AWS Lambda Cost Calculator
Estimate your monthly AWS Lambda bill using requests, execution duration, memory, architecture, and optional ephemeral storage.
How this AWS Lambda calculator works
This tool estimates AWS Lambda pricing by combining three components: request cost, execution duration cost, and optional ephemeral storage cost. It is designed for quick planning when you are building serverless APIs, event-driven data jobs, webhooks, or internal automation.
If you are comparing serverless options, this calculator helps answer practical questions like: “What happens if my traffic doubles?” or “How much does a longer runtime impact monthly spend?”
Lambda pricing formula (simplified)
1) Request charges
Lambda charges per invocation. Standard pricing starts at $0.20 per 1 million requests in many regions. With Free Tier enabled, the first
1,000,000 requests are subtracted each month.
2) Compute (GB-seconds)
Compute cost depends on memory and runtime. First we convert each invocation into GB-seconds:
GB-seconds = Requests × (Duration ms / 1000) × (Memory MB / 1024)
Then we multiply by the regional price per GB-second. In many regions, x86 on-demand is around $0.0000166667 per GB-second, while Arm is
lower at around $0.0000133334. The calculator can apply the Free Tier deduction of 400,000 GB-seconds.
3) Ephemeral storage
Lambda includes 512 MB temporary storage at no extra cost. If your function is configured above 512 MB, the additional storage is billed by GB-second. This is relevant for workloads that create temporary files, media processing pipelines, and ETL transformations.
Example scenario
Suppose your API receives 5 million monthly requests, each running for 120 ms with 512 MB memory. With Free Tier enabled, your billable request volume and billable GB-seconds drop significantly, often resulting in a surprisingly low monthly Lambda cost.
- Increase memory and cost may rise, but runtime can drop (sometimes reducing total cost).
- Switching to Arm can improve price-performance for supported runtimes.
- Small duration improvements have huge impact at high request volume.
How to reduce your AWS Lambda cost
Right-size memory instead of guessing
Under-provisioning memory can make functions run longer, which increases GB-seconds. Benchmark several memory settings and measure total cost per request, not just runtime.

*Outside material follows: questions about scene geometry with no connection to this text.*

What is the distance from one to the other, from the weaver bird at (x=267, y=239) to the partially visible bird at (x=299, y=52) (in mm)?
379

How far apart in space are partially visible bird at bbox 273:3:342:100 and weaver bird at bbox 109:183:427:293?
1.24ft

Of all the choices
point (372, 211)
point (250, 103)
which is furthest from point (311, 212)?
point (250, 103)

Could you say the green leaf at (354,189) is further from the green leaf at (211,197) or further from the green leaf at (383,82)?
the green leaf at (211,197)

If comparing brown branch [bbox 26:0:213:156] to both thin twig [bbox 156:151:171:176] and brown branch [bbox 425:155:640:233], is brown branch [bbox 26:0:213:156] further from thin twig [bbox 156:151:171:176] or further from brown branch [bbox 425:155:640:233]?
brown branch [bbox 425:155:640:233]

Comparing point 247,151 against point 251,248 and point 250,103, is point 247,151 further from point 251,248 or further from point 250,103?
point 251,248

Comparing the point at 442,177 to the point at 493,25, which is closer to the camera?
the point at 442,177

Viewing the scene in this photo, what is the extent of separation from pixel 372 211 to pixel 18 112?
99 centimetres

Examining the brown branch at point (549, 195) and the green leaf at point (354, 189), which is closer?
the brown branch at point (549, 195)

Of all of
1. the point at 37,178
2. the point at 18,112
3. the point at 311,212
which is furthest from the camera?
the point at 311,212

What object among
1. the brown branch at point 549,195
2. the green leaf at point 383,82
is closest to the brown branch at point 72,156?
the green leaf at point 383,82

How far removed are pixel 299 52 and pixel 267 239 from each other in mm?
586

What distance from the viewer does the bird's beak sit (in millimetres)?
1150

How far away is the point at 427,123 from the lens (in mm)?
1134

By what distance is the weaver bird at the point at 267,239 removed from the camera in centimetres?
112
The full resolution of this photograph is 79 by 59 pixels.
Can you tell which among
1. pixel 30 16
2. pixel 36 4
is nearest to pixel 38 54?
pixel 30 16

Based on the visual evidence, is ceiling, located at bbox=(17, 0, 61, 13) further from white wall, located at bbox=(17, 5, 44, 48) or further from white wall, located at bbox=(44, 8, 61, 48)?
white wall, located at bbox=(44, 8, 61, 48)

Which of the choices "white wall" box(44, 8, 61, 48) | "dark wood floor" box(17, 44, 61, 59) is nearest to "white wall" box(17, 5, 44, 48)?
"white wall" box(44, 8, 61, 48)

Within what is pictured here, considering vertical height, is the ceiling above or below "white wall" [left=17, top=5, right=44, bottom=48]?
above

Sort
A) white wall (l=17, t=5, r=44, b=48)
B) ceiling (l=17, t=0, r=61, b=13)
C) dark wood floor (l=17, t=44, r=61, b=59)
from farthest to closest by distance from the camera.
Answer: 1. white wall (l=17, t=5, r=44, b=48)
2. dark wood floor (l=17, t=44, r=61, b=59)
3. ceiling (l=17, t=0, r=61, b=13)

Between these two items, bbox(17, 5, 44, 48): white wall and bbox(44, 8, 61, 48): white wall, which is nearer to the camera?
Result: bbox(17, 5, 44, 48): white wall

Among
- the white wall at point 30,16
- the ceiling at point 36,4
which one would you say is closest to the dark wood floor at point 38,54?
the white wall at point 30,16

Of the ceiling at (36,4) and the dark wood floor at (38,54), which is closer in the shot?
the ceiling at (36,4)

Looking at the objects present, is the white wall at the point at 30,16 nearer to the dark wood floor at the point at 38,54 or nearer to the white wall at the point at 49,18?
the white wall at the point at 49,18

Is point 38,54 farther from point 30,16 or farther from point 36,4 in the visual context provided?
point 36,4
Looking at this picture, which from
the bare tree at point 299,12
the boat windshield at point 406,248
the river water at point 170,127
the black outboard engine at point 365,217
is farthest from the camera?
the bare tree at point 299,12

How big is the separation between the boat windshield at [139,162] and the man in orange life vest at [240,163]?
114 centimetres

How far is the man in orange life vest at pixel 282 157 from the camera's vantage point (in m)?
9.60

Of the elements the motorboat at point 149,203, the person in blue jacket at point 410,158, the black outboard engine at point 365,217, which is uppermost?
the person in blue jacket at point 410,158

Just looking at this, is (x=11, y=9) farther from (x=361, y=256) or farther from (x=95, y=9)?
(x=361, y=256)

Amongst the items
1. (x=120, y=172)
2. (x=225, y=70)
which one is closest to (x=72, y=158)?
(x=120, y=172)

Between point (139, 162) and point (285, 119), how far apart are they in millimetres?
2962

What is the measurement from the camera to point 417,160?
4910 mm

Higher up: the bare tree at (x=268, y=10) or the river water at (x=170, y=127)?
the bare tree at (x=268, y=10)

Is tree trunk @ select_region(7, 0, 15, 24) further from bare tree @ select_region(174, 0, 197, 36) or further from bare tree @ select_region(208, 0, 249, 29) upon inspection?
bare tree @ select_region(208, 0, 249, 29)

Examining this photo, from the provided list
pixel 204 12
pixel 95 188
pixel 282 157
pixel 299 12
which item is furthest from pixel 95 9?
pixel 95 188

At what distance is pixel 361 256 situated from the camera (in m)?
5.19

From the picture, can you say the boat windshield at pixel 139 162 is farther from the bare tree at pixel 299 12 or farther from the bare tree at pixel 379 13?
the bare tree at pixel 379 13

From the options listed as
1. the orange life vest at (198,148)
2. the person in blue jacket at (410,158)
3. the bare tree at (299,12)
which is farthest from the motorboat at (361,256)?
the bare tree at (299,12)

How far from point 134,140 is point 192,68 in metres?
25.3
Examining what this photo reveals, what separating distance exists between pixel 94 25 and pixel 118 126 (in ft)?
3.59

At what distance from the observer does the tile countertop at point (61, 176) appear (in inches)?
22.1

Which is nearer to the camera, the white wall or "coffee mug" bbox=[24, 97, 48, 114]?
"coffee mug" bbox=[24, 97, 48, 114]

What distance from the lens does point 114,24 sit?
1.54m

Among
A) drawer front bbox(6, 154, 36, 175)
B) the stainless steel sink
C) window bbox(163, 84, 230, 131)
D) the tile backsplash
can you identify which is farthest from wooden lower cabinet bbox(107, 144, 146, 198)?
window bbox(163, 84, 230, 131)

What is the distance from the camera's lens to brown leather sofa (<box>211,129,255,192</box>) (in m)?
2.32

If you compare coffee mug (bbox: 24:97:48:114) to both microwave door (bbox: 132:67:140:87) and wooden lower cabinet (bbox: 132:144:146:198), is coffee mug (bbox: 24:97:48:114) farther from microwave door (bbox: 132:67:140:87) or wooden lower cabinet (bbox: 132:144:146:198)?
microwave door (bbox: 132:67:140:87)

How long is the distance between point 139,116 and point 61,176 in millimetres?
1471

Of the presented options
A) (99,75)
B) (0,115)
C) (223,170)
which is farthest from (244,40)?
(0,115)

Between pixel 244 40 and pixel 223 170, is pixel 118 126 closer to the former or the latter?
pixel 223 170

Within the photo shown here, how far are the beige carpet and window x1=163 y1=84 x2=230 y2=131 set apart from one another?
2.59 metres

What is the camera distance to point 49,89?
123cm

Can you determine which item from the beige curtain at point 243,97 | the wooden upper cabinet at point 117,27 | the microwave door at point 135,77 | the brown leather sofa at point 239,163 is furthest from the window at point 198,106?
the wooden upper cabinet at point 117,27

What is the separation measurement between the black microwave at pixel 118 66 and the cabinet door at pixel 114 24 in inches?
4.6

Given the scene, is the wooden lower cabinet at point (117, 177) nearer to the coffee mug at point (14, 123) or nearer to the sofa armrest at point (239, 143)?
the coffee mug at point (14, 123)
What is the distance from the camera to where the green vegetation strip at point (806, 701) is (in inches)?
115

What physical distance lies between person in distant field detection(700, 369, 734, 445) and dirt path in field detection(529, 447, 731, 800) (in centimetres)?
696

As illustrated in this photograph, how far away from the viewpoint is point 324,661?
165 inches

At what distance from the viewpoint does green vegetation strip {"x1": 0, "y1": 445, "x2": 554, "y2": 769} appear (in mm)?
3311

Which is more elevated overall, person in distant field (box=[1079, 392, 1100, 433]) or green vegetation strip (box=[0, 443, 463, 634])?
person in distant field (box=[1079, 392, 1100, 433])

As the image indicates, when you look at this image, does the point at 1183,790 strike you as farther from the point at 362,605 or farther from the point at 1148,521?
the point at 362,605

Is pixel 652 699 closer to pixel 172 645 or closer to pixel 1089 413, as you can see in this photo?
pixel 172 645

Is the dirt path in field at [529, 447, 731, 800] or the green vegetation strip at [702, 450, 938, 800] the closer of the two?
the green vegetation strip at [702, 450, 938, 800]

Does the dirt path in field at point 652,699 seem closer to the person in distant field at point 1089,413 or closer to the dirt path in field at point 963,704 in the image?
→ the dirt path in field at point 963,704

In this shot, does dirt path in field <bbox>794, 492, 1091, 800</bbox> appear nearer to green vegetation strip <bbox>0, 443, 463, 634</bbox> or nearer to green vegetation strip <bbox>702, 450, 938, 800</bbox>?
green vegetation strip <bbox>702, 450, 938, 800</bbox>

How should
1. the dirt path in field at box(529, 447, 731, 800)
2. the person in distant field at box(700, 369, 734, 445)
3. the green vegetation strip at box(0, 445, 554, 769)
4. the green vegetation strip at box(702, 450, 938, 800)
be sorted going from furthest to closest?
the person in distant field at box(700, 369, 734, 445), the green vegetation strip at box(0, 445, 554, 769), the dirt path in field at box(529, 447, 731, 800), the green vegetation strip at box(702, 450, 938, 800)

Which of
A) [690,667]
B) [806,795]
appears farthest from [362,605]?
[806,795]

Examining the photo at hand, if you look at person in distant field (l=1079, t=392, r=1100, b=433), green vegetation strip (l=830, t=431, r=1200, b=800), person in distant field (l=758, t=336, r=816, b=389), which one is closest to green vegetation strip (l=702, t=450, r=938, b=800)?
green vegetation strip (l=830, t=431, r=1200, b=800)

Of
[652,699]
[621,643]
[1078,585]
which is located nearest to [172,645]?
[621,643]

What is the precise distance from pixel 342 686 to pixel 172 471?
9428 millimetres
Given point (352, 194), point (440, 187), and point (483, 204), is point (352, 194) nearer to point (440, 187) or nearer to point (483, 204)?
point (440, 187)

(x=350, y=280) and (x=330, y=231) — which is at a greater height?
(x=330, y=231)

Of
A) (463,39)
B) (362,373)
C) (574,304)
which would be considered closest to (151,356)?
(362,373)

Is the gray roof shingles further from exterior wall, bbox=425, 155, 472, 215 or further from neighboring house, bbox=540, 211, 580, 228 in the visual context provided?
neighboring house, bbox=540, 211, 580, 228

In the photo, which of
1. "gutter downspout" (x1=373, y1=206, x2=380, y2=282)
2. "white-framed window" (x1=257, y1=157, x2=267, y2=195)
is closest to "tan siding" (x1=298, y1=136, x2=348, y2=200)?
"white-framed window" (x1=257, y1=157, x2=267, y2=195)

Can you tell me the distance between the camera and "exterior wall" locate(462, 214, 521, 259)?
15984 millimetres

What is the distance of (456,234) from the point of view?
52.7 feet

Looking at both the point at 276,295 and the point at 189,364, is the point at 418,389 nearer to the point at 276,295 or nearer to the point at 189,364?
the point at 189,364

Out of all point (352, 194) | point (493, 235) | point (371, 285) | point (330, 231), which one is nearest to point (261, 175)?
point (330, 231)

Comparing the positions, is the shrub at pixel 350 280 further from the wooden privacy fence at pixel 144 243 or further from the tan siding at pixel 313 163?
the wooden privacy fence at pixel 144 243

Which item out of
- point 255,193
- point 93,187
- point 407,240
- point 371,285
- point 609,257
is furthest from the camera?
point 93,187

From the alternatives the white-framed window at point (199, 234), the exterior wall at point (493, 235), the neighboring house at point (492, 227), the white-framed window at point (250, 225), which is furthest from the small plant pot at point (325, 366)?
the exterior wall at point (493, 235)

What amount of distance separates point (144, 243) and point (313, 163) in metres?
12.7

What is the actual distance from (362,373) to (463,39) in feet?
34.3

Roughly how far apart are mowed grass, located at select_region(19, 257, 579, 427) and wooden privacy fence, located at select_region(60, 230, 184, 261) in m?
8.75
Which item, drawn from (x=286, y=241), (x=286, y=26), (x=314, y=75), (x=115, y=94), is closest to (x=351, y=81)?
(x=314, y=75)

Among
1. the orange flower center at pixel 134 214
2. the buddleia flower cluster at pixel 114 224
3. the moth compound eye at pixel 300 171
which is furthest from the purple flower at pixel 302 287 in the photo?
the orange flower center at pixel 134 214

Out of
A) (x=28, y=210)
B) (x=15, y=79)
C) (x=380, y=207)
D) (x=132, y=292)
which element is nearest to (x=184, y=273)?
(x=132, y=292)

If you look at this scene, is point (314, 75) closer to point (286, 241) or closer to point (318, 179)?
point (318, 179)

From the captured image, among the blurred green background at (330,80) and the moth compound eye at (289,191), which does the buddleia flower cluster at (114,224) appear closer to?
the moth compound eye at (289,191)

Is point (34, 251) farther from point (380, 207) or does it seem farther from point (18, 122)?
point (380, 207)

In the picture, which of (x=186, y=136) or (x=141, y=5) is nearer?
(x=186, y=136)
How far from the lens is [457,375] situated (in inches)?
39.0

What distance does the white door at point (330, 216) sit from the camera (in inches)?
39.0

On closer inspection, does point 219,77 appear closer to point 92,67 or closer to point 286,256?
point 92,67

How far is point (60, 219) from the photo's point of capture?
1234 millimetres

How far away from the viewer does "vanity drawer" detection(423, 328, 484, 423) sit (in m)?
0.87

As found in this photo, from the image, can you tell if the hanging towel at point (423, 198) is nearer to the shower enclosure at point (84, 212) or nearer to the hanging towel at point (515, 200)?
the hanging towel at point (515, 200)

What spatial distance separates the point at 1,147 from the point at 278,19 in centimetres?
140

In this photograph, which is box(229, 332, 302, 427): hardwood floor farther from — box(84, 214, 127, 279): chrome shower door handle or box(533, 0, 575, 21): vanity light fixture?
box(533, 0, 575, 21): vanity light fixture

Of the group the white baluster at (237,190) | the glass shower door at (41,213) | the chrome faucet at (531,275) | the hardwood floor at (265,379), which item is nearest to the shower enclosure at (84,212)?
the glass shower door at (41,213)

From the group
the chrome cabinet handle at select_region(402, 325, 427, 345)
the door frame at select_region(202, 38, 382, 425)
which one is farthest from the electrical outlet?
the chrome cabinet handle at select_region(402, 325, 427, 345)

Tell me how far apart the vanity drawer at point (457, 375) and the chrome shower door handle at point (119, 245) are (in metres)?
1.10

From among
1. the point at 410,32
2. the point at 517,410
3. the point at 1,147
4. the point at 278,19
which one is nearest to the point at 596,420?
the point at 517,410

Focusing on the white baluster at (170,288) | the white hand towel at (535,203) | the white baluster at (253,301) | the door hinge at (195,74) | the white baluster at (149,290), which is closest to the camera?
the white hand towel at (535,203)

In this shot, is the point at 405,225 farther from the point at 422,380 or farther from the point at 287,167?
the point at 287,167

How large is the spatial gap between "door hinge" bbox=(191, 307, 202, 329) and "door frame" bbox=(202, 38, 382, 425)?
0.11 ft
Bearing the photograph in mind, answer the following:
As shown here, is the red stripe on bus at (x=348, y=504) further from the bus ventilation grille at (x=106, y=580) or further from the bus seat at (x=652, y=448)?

Cut cold start overhead where it matters
Keep package size small, remove unused dependencies, and initialize heavy clients efficiently. If latency-sensitive workloads require warm capacity, compare provisioned concurrency cost against business value.
Optimize architecture and runtime
Arm/Graviton often lowers cost. Newer runtimes may also execute faster and use fewer resources. Always run realistic load tests before migration.
Control log volume
Verbose logging can become a hidden cost driver. Move debug logs behind flags and retention policies to keep your CloudWatch bill predictable.
When this estimate may differ from your AWS bill
- Rounding behavior: Lambda bills execution duration in milliseconds, which can vary by invocation profile.
- Burst traffic patterns: Average runtime may hide p95/p99 behavior and retries.
- Service integrations: API Gateway, SQS, DynamoDB, and VPC networking each add cost outside this calculator.
- Regional variations: Prices differ by AWS region and can change over time.
FAQ
Does Lambda always stay cheaper than EC2 or containers?
Not always. Lambda is excellent for spiky, event-driven workloads and low operational overhead. For steady, high-throughput traffic, ECS/EKS/EC2 may become more economical depending on utilization and team operations.
What is the biggest cost lever?
Usually execution duration. Even small reductions in average milliseconds can meaningfully lower monthly cost at scale.
Should I include Free Tier in production estimates?
It depends. For long-term forecasting, model both with and without Free Tier so your plan is resilient as usage grows.
Final thoughts
A practical AWS Lambda calculator gives you fast cost visibility before shipping architecture decisions. Use this page to model different request volumes, memory settings, and runtimes, then validate with real CloudWatch metrics once deployed. Good serverless cost control is mostly about measurement, iteration, and disciplined performance testing.